Dataset records →
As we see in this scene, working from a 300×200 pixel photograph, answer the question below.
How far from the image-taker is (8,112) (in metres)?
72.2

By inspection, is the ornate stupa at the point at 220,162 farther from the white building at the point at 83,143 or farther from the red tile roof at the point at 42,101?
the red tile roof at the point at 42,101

Your task →
Copy out every one of the entries above word for word, with no changes.

Task answer →
As we see in this scene, working from a 300×200 pixel photograph, answer the question below.
How far from the image-taker is (8,112) (in metres)?
72.2

By inspection, is the ornate stupa at the point at 220,162 farther from the white building at the point at 83,143 or farther from the red tile roof at the point at 42,101?
the red tile roof at the point at 42,101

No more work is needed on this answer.